**Teks:**
—————

Dari Gorengan Hingga Tahu Gimbal: Yang Dirindukan dari Semarang
Novelis George Orwell pernah mengolok makanan Inggris, begitu pula penulis kuliner Bill Marsano. Bahkan mantan Presiden Prancis, Jacques Chirac pernah mengatakan betapa buruknya makanan Inggris dalam acara G8 Summit, 2005 silam. "Kamu enggak bisa mempercayai orang atau negara yang punya kultur makanan enggak enak. Inggris Raya adalah kawasan dengan makanan paling enggak enak setelah Finlandia," katanya.
Dalam film Today's Special, ejekannya malah makin dahsyat. Film itu berkisah tentang seorang sous chefdi sebuah restoran fine diningdi New York. Samir, koki berdarah India itu, memilih keluar dari tempatnya bekerja dan terpaksa mengurusi restoran India milik sang bapak yang jatuh sakit. Di sana, ia bertemu dengan pengemudi taksi yang jago memasak bernama Akbar. Samir yang selama ini mendapat pendidikan masak Prancis harus pontang-panting belajar tentang masakan India yang punya bumbu kompleks.
"Coba kalau yang menjajah kita itu Prancis. Bayangkan mahakarya kuliner Prancis berpadu dengan keluhuran kuliner India yang punya sejarah panjang. Kuliner India akan lebih dahsyat. Tapi malahan kita dijajah Inggris, yang pencapaian kuliner terbaiknya selama 2.000 tahun adalah fish and chips!"
Beruntung, Inggris tetap bertahan jadi negara besar yang dijadikan tujuan migrasi banyak orang dari berbagai belahan dunia. Para migran ini yang kemudian mengenalkan kultur kuliner negaranya. Inggris boleh saja punya makanan tradisional yang biasa-biasa saja—kalau tak mau dibilang buruk—tapi di sana kamu bisa menemukan berbagai jenis makanan internasional, juga bumbu-bumbu yang diperlukan.
Aghnia Adzkia juga merasakan hal yang sama. Beberapa tahun silam, Aghnia melanjutkan studi di Goldsmiths, University of London. Perempuan kelahiran Semarang ini tentu merindukan makanan Indonesia. Untungnya, ia mudah mencari bumbu masakan Indonesia.
"Mencari bahan masakan Indonesia itu gampang. Karena di sini ada China Town, banyak bumbu dari Indonesia. Di dekat tempat aku tinggal ada satu area yang isinya toko berjualan bumbu dan peralatan masak. Ada bumbu dari Vietnam sampai Afrika. Cuma, beda rasanya dengan yang di Indonesia. Misal seperti daun salam, di Indonesia lebih segar," ujarnya.
Mantan jurnalis CNN Indonesiaini selalu mengingat tradisi Ramadan di keluarganya dengan baik. Nia—panggilan akrabnya—adalah anak kedua dari empat bersaudara. Sejak remaja, Nia dan saudara-saudaranya sudah terbiasa merantau. Pada 2009, Nia merantau ke Yogyakarta untuk kuliah di Universitas Gadjah Mada. Begitu pula kakaknya yang pernah tinggal di Australia dan Thailand. Adiknya juga merantau ke Mesir.

—————

**Tugas Anda:**
1 - Salin ulang bagian teks mulai dari "Beruntung, Inggris tetap" sampai "bumbu-bumbu yang diperlukan.".
2 - Menurut teks, di universitas mana Aghnia Adzkia melanjutkan studi beberapa tahun silam?

**Data yang Diberikan:**
—————

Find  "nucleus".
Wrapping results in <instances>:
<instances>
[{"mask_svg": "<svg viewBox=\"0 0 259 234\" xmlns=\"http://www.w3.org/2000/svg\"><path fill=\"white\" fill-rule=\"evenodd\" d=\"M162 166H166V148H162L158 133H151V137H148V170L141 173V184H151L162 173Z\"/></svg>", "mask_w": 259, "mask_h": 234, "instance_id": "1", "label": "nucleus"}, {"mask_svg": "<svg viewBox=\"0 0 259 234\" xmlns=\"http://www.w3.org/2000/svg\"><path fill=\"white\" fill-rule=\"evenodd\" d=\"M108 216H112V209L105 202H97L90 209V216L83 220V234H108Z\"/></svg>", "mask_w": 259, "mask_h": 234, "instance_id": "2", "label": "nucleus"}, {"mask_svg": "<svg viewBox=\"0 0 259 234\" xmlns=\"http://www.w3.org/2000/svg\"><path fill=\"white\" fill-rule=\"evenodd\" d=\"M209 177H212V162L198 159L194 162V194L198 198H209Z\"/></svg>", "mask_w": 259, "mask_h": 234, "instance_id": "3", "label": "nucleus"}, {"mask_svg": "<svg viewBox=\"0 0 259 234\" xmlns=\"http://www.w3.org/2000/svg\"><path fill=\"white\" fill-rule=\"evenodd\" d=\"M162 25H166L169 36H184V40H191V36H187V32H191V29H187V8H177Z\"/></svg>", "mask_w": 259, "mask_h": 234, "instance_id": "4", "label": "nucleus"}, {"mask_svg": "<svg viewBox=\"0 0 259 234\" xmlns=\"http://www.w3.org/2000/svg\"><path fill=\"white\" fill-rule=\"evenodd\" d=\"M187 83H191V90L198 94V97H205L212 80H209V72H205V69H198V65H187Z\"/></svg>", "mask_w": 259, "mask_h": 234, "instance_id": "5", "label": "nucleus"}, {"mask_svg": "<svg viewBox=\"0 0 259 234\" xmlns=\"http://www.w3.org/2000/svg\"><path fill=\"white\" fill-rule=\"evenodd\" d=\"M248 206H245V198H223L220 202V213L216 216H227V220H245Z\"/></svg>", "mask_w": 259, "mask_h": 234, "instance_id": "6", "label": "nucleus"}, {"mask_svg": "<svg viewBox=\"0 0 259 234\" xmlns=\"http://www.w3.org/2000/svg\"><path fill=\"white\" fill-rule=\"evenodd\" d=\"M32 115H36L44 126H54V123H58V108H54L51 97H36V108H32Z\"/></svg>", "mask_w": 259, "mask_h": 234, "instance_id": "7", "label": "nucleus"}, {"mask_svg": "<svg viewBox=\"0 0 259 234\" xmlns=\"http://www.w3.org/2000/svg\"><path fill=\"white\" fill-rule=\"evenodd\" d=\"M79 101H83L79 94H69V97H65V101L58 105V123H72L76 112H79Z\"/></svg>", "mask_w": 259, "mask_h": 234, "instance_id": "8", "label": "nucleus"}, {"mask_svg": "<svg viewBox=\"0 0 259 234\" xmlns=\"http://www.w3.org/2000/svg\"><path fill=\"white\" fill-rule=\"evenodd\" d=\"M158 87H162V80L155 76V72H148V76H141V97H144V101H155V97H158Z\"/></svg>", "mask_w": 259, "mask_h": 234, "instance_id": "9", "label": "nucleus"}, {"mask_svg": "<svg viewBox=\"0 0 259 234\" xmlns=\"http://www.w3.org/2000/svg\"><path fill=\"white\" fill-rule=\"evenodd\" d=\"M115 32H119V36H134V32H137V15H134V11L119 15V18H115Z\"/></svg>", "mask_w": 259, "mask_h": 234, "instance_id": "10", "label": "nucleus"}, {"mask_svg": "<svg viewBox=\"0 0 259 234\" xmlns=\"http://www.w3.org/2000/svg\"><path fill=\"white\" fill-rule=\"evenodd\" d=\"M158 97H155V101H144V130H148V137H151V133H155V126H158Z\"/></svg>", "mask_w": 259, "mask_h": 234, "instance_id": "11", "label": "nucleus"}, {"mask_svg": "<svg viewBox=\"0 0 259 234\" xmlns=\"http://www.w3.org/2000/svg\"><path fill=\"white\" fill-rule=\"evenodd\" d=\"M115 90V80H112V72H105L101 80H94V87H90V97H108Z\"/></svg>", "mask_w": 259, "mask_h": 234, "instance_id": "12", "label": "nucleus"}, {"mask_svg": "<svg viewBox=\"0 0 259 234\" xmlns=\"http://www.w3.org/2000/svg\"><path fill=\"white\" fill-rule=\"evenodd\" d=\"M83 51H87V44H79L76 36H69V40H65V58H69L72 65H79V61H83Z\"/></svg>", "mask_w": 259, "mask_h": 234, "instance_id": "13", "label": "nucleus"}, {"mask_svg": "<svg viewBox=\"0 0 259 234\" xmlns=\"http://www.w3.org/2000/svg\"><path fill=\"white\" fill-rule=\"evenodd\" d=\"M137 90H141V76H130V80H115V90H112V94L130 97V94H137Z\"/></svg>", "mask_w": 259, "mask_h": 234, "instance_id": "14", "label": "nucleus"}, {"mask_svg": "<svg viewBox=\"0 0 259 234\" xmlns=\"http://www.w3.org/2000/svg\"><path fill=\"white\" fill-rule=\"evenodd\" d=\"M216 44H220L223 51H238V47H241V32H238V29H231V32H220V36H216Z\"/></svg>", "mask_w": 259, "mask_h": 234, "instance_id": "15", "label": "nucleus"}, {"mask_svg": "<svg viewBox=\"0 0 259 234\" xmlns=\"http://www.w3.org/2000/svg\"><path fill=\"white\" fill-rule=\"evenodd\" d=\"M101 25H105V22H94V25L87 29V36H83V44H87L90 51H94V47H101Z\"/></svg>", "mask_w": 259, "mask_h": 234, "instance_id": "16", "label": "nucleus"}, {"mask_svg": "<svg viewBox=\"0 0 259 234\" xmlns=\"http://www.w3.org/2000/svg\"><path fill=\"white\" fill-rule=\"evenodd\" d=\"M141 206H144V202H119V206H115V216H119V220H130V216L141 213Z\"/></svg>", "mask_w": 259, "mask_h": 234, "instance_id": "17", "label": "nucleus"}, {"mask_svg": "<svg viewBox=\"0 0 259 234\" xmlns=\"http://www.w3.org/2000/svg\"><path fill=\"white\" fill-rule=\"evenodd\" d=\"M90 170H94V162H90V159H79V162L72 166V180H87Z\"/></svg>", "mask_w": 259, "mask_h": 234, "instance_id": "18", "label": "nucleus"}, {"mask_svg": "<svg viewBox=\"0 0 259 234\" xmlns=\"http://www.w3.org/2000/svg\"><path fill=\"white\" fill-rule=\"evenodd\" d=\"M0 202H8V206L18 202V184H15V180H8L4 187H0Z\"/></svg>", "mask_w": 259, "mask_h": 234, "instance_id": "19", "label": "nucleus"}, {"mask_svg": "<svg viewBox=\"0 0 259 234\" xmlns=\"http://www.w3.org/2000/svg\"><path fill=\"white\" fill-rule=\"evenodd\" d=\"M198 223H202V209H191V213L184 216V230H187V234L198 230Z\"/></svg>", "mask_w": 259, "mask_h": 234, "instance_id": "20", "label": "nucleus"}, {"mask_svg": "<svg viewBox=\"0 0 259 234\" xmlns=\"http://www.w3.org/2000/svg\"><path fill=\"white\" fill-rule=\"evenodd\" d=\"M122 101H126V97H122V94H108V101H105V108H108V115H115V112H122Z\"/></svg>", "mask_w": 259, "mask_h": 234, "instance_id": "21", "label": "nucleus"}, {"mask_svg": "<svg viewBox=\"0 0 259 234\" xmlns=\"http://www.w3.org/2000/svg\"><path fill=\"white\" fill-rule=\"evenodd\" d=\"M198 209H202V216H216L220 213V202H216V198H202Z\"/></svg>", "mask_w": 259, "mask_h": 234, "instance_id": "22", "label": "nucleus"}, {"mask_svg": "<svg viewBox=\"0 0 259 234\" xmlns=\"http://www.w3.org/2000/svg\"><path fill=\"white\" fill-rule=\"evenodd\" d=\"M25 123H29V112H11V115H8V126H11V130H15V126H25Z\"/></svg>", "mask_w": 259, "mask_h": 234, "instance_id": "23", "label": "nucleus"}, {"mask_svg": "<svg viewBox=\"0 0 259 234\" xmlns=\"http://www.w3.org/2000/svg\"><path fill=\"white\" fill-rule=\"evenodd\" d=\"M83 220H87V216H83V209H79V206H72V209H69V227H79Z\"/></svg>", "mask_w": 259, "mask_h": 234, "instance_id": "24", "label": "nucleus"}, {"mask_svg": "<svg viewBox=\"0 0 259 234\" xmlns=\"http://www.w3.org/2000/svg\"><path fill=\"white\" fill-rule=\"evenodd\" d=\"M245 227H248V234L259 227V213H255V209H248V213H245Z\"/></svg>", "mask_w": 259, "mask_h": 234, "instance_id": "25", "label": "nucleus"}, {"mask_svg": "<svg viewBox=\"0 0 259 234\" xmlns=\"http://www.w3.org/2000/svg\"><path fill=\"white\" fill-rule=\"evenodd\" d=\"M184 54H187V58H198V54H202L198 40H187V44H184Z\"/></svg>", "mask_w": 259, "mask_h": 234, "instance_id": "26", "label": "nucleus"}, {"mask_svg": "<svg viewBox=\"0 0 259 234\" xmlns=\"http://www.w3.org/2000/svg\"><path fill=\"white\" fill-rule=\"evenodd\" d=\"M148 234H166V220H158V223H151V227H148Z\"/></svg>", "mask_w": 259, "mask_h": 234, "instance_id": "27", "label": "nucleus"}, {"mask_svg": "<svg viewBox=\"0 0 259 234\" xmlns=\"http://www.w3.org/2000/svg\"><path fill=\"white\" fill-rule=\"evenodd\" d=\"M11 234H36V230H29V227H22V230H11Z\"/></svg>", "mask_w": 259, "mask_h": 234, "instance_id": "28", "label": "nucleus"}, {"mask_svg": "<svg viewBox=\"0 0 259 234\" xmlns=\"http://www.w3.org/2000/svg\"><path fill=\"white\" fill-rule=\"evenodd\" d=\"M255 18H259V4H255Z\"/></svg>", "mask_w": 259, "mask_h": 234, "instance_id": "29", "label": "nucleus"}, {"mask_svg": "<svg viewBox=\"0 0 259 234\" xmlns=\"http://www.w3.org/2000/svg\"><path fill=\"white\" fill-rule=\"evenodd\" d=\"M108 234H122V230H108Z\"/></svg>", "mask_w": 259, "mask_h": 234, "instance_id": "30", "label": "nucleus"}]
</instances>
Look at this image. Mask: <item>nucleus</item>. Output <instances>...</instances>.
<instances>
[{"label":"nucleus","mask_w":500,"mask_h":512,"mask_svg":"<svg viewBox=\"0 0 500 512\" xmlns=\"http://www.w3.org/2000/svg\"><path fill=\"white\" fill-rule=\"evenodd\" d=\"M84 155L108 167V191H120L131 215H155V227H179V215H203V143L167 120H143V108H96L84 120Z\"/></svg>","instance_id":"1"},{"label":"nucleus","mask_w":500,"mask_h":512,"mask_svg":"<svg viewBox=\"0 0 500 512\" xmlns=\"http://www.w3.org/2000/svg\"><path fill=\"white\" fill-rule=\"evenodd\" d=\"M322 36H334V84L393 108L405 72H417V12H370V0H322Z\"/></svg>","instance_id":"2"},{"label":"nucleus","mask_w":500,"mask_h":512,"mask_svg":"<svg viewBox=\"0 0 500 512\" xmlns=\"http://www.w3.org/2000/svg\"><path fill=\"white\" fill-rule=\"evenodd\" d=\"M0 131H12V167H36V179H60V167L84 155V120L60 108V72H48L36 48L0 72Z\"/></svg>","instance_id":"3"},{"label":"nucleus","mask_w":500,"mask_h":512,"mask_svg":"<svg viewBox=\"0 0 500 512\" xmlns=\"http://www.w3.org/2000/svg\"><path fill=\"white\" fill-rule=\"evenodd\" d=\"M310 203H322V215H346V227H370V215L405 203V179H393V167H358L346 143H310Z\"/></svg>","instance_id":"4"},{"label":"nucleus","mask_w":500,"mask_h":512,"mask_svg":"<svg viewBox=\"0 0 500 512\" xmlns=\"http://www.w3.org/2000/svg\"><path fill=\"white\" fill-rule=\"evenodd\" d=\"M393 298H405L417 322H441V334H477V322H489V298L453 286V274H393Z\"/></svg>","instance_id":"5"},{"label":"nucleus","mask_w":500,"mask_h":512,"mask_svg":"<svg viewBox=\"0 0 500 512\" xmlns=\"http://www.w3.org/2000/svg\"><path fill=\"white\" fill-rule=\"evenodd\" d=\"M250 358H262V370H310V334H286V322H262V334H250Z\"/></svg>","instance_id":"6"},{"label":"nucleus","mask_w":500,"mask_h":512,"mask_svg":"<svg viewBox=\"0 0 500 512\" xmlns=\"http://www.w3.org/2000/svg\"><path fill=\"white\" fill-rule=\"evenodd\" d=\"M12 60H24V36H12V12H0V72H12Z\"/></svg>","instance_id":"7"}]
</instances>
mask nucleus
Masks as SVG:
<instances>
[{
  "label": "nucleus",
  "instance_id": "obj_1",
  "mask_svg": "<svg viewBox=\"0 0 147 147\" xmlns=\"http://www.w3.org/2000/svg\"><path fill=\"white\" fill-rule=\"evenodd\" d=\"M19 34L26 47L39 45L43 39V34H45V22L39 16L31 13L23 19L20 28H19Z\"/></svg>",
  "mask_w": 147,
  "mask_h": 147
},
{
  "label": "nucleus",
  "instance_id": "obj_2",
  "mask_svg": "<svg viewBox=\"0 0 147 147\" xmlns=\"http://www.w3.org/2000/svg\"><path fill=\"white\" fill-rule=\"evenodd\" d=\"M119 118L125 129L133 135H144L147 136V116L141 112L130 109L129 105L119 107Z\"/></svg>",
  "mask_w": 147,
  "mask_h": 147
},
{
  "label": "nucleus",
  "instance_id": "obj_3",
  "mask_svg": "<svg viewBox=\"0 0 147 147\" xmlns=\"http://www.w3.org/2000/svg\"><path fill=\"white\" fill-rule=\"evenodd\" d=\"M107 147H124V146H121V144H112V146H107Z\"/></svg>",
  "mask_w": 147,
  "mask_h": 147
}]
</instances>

—————

**Jawaban Tiap Tugas:**
1 -
Beruntung, Inggris tetap bertahan jadi negara besar yang dijadikan tujuan migrasi banyak orang dari berbagai belahan dunia. Para migran ini yang kemudian mengenalkan kultur kuliner negaranya. Inggris boleh saja punya makanan tradisional yang biasa-biasa saja—kalau tak mau dibilang buruk—tapi di sana kamu bisa menemukan berbagai jenis makanan internasional, juga bumbu-bumbu yang diperlukan.

2 - Goldsmiths, University of London.